Is it possible to get a natural word after it has been stemmed?

房东的猫 提交于 2019-12-24 04:41:29

问题


I have a word play which after stemming has become plai. Now I want to get play again. Is it possible? I have used Porter's Stemmer.


回答1:


Stemmer is able to process artificial non-existing words. Would you like them to be returned as elements of a set of all possible words? How do you know that the word doesn't exist and shouldn't be returned?

As an option: find a dictionary of all words and their forms. Find a stem for every of them. Save this projection as a map: ( stem, list of all word forms ). So you'll be able to get the list of all word forms for a given stem.

UPD: If you need all possible words including non-existing then I can offer such an algorithm (it's not checked, just a suggestion):

Porter stemming algorithm. We need a reversed version.

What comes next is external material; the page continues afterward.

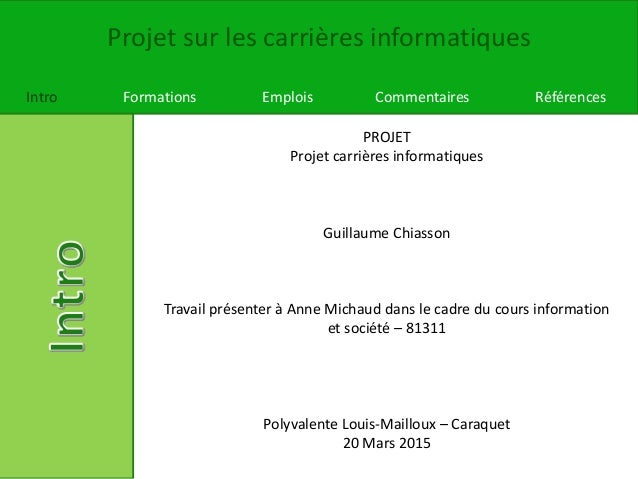 Projet sur les carrières informatiques Intro Formations Emplois Commentaires Références PROJET Projet carrières informatiq...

If the rule in straight algorithm has a form (m>1) E -> (delete last E) then the reversed rule would be "fork with E" which means we need to try alternative ways. E.g., in straight algorithm probate -> probat, in reversed we have two alternatives: probat -> { probat, probate }. Each of these alternatives should be separately processed further. Note that this is a set of alternatives, so we will process only distinct words. Such a rule would have the following form: A -> { , B, C }, which means "replace ending A in three alternative ways: leave as-is, with B and with C".

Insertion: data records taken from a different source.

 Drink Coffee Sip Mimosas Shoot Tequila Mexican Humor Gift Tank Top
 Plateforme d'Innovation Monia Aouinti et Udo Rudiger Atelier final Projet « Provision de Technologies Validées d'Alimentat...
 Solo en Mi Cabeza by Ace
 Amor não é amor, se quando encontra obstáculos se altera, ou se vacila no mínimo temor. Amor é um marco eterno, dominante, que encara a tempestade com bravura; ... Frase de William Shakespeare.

Step 5b: (m>1) *L -> { , +L } // Add L if there's L at the end.
Step 5a: (m>1) -> { , +E }
         (m=1 and not *o) -> { , +E } // *o is a special condition, it's not *O.
Step 4: (m>1) *S or *T -> { , +ION }
        (m>1) -> { , +AL, +ANCE, +ENCE, ..., +IVE, +IZE }
Step 3: (m>0) *AL -> { , +IZE }
        (m>0) *IC -> { , +ATE, +ITI, +AL }
        (m>0) -> { , +ATIVE, +FUL, +NESS }
Step 2: (m>0) *ATE -> { , ATIONAL } // Replace ATE.
        (m>0) *TION -> { , +AL } // Add AL at the end.
        (m>0) *ENCE -> { , ENCI } // Replace ENCE.
        ...
        (m>0) *BLE -> { , BILITI } // Replace BLE.
Step 1c: (*v*) *I -> { , Y } // Replace I.
Step 1b: (m=1 and *oE) -> { , +D, delete last E and add ING } // *o is a special condition.
         (*v*c and not (*L or *S or *Z)) -> { , add last consonant +ED, add last consonant + ING }
         *IZE -> { , IZING, +D }
         (*v*BLE) -> { , +D, delete last E and add ING }
         *ATE -> { , ATING, +D }
         (*v*) -> { , +ED, +ING }
         (m>0) *EE -> { , +D }
Step 1a: *I -> { , +ES }
         *SS -> { , +ES }
         not *S -> { , +S }

The straight algorithm had to choose first longest rule. The reversed algorithm should use all the rules.

Example (straight):

Input: PLAYING
Step 1a doesn't match.
PLAYING -> PLAY (Step 1b)
PLAY -> PLAI (Step 1c)
m=0, so the steps 2-5 don't match.
Result: PLAI

Reversed:

Input: PLAI
m=0, so the steps 2-5 are skipped
Step 1c:
PLAI -> { PLAI, PLAY }
Step 1b:
PLAI -> { PLAI, PLAIED, PLAIING }
PLAY -> { PLAY, PLAYED, PLAYING }
Resulting set: { PLAI, PLAIED, PLAIING, PLAY, PLAYED, PLAYING }
Step 1a:
PLAI -> { PLAI, PLAIS, PLAIES }
PLAIED -> { PLAIED, PLAIEDS }
PLAIING -> { PLAIING, PLAIINGS }
PLAY -> { PLAY, PLAYS }
PLAYED -> { PLAYED, PLAYEDS }
PLAYING -> { PLAYING, PLAYINGS }
Resulting set: { PLAI, PLAIS, PLAIES, PLAIED, PLAIEDS, PLAIING, PLAIINGS, PLAY, PLAYS, PLAYED, PLAYEDS, PLAYING, PLAYINGS }

I've checked all those words at Michael Tontchev's link. The result for every of them is "plai" (note that the site doesn't accept upper-case input).




回答2:


Clearly not. Many different words, after being stemmed, can become plai: including play and playing.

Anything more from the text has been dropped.